- [Consigne]: Recopiez mot pour mot, dans le texte sur les spécialités d'O-Bon, le passage qui s'ouvre sur les mots « - Somen : fines » et se termine par « avec ses baguettes. ».

LES SPÉCIALITÉS À DÉGUSTER POUR O-BON
Comme toujours, chaque fête japonaise est l’occasion de déguster des mets spécifiques, souvent choisis pour une symbolique, un jeu de mots savoureux, une saisonnalité, ou bien des raisons pratiques, permettant notamment ici d’affronter les fortes chaleurs estivales. Voici donc une sélection de spécialités populaires durant la période d’O-Bon :
- Shojin ryori : cuisine végétarienne bouddhique, souvent consommée pendant les retraites spirituelles. O-Bon étant lié au bouddhisme, elle est particulièrement appréciée à ce moment-là et certaines familles en préparent à la maison ou bien se rendent dans des restaurants spécialisés comme à Koyasan.
- Somen : fines nouilles de blé très légères et rafraîchissantes. Elles sont idéales pour les chaudes journées d’été et les nagashi somen sont une manière amusante de les manger en famille : on les fait s’écouler le long de demi-cannes de bambou et on tente de les attraper avec ses baguettes.
- Sekihan : riz gluant rouge aux haricots azuki. Il est traditionnellement servi lors de certaines occasions festives, comme par exemple okuizome, le premier repas d’un bébé pour fêter les 100 jours de sa naissance. Sa couleur rouge symbolise la bonne fortune et protection, et on le consomme parfois pour O-Bon en l’honneur des ancêtres.

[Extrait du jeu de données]
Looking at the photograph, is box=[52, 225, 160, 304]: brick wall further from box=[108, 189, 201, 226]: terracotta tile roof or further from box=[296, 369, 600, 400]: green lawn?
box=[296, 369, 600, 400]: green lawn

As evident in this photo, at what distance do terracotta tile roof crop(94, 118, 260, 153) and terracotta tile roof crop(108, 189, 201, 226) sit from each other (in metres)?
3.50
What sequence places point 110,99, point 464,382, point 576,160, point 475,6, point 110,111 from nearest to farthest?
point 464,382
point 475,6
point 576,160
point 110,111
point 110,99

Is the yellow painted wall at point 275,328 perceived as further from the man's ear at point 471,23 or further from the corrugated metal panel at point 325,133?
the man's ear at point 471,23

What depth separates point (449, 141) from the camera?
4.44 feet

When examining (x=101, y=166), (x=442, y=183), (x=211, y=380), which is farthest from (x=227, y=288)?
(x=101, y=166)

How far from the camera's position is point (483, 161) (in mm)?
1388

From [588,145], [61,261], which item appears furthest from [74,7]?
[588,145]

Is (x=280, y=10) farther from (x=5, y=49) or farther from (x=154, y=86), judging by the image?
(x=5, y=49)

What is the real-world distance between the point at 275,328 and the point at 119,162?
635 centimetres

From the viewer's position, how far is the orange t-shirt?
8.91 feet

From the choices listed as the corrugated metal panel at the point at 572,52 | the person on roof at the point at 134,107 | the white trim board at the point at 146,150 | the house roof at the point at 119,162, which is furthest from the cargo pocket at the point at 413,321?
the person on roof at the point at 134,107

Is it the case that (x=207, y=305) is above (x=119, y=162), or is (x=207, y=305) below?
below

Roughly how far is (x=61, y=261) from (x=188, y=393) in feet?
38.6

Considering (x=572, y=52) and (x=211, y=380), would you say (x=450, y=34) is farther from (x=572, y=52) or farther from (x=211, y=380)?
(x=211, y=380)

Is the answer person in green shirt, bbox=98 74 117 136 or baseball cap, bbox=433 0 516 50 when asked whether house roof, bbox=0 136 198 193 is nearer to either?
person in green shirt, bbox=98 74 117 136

- [Résultat obtenu]:
- Somen : fines nouilles de blé très légères et rafraîchissantes. Elles sont idéales pour les chaudes journées d’été et les nagashi somen sont une manière amusante de les manger en famille : on les fait s’écouler le long de demi-cannes de bambou et on tente de les attraper avec ses baguettes.